ABSTRACT
Machine learning is attracting tremendous interests in physics in the last several years. In this talk, I will start with a brief overview about machine learning application to quantum physics. Then I will describe our recent works on using machine learning in the study of quantum many-body physics and quantum computing. For the former, I will present a rigorous correspondence between short-range coupled restricted Boltzman machine and area-law entangled quantum many-body states. Examples for this correspondence based on stabiliser codes will be discussed. For the latter, I will present our recent work proposing a reinforcement learning architecture for quantum algorithm design.
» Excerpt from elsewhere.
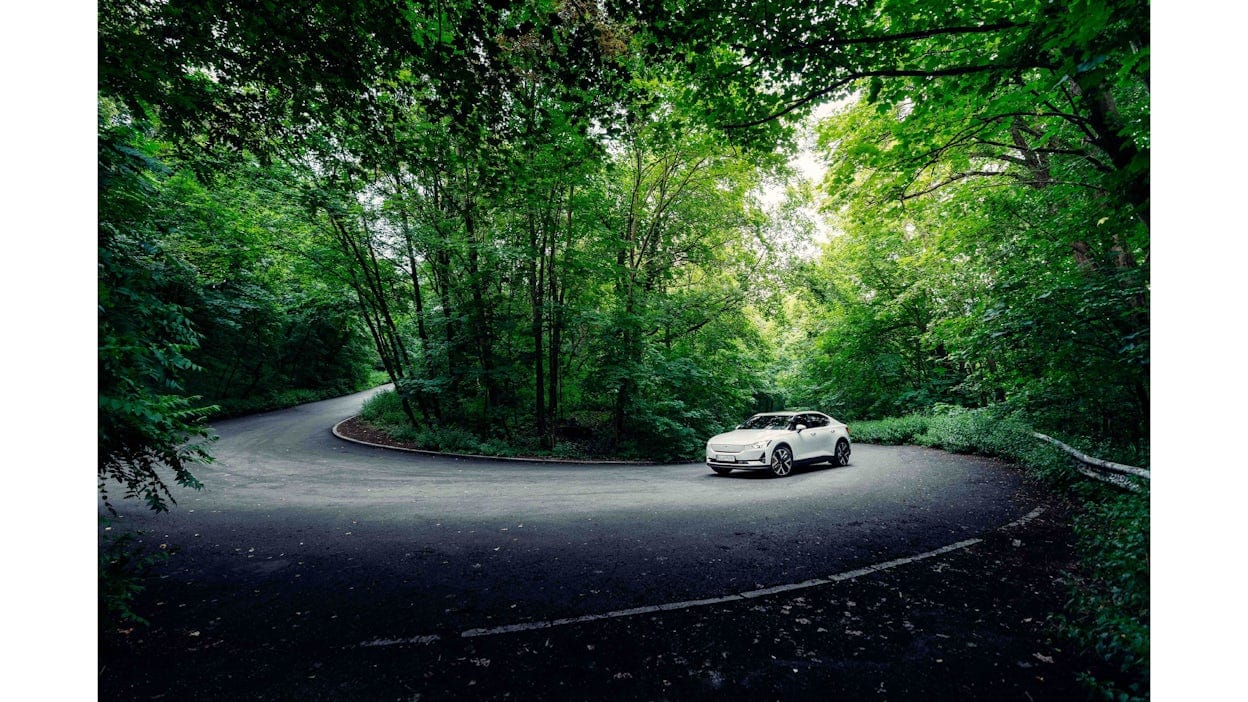 Witte elektrische Polestar 2 in een haarspeldbocht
Our approach is applicable to problems which are hard-to-solve but easy-to-verify. We show this approach provides improved quantum adiabatic algorithms when applied to Grover search and 3-SAT problems.
BIOGRAPHY
Dr Xiaopeng Li got his Ph.D. from University of Pittsburgh in 2013, where he worked on optical lattice quantum simulations under the support of US DARPA-OLE program. He was a postdoctoral researcher at Maryland University---College Park from 2013 to 2016 supported by JQI Theoretical Fellowship. He joined Fudan University as a faculty in late 2016, was awarded the 1000-Young-Talent grant in 2017, and is currently an associate professor. His research interests include machine learning applications to field theories and quantum information, and quantum simulations with atomic systems.